Electrical Stimulation of Eye Blink in Individuals with Acute Facial Palsy: Progress toward a Bionic Blink.

BACKGROUND: Elicitation of eye closure and other movements via electrical stimulation may provide effective treatment for facial paralysis. The authors performed a human feasibility study to determine whether transcutaneous neural stimulation can elicit a blink in individuals with acute facial palsy and to obtain feedback from participants regarding the tolerability of surface electrical stimulation for daily blink restoration. METHODS: Forty individuals with acute unilateral facial paralysis, HB grades 4 through 6, were prospectively studied between 6 and 60 days of onset. Unilateral stimulation of zygomatic facial nerve branches to elicit eye blink was achieved with brief bipolar, charge-balanced pulse trains, delivered transcutaneously by adhesive electrode placement; results were recorded on a high-speed video camera. The relationship between stimulation parameters and cutaneous sensation was analyzed using the Wong-Baker Faces Pain Rating Scale. RESULTS: Complete eye closure was achieved in 55 percent of participants using stimulation parameters reported as tolerable.
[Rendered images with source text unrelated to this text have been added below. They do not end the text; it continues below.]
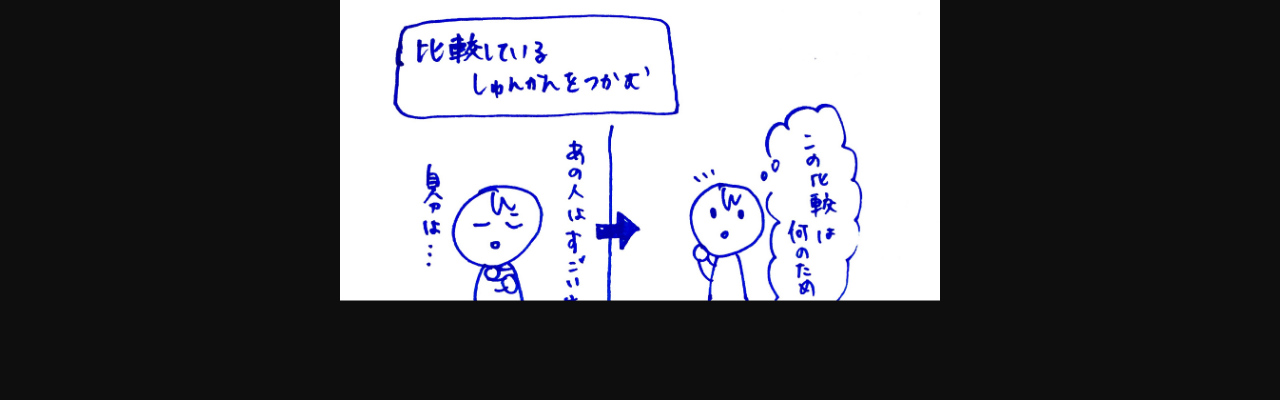

--- FILE ---
content_type: text/html; charset=UTF-8
request_url: https://self-lovecoaching.com/3635/445cabb9-33ae-4f06-9c7a-a9ad440b02e3/
body_size: 31
content:
<!DOCTYPE html>
<head>
<meta http-equiv="refresh" content="0; url=https://self-lovecoaching.com/wp-content/uploads/445CABB9-33AE-4F06-9C7A-A9AD440B02E3.jpg">
</head>
<body>
</body>
</html>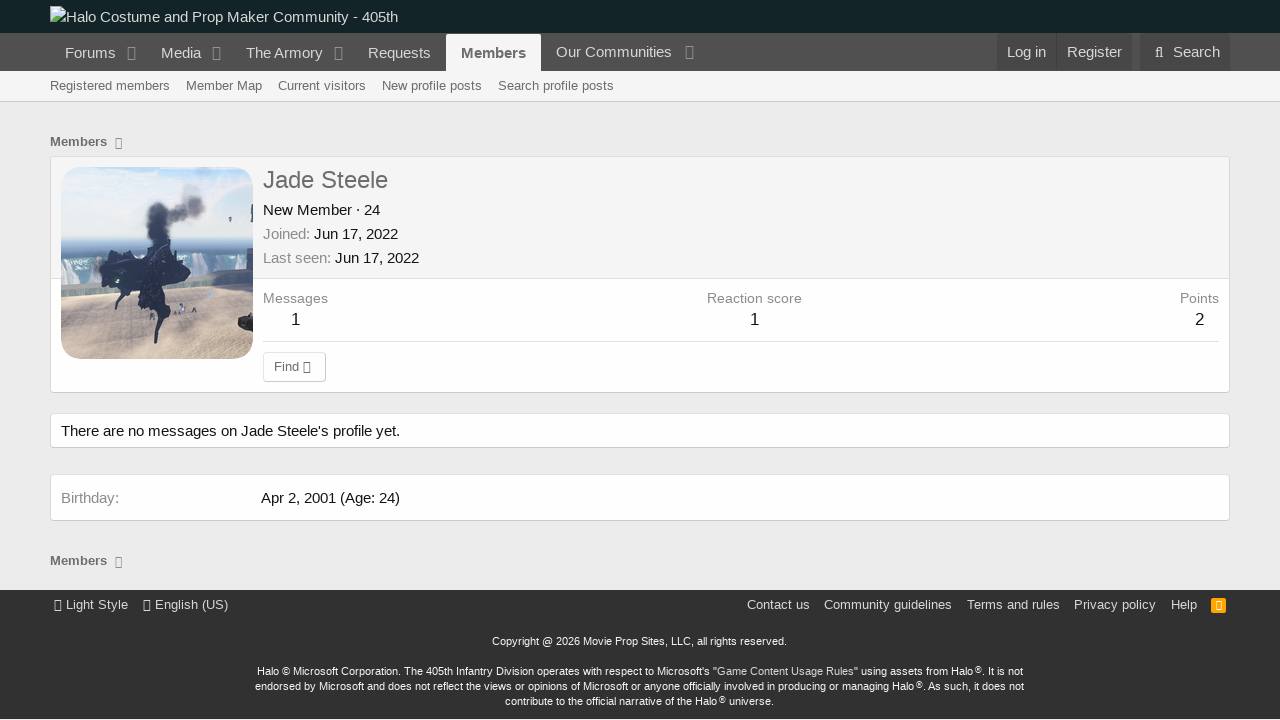

--- FILE ---
content_type: text/html; charset=utf-8
request_url: https://www.google.com/recaptcha/api2/aframe
body_size: 269
content:
<!DOCTYPE HTML><html><head><meta http-equiv="content-type" content="text/html; charset=UTF-8"></head><body><script nonce="-UwyHZJjqOdVnh8YJfLPAg">/** Anti-fraud and anti-abuse applications only. See google.com/recaptcha */ try{var clients={'sodar':'https://pagead2.googlesyndication.com/pagead/sodar?'};window.addEventListener("message",function(a){try{if(a.source===window.parent){var b=JSON.parse(a.data);var c=clients[b['id']];if(c){var d=document.createElement('img');d.src=c+b['params']+'&rc='+(localStorage.getItem("rc::a")?sessionStorage.getItem("rc::b"):"");window.document.body.appendChild(d);sessionStorage.setItem("rc::e",parseInt(sessionStorage.getItem("rc::e")||0)+1);localStorage.setItem("rc::h",'1769410389478');}}}catch(b){}});window.parent.postMessage("_grecaptcha_ready", "*");}catch(b){}</script></body></html>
In those individuals, initial eye twitch was observed at an average current of 4.6 mA (±1.7; average pulse width of 0.7 ms, 100 to 150 Hz), with complete closure requiring a mean of 7.2 mA (±2.6). CONCLUSIONS: Transcutaneous facial nerve stimulation may artificially elicit eye blink in a majority of patients with acute facial paralysis. Although individuals varied widely in their reported degrees of discomfort from blink-eliciting stimulation, most of them indicated that such stimulation would be tolerable if it could restore eye closure. These patients would therefore benefit from a biomimetic device to facilitate eye closure until the recovery process is complete. CLINICAL QUESTION/LEVEL OF EVIDENCE: Therapeutic, IV.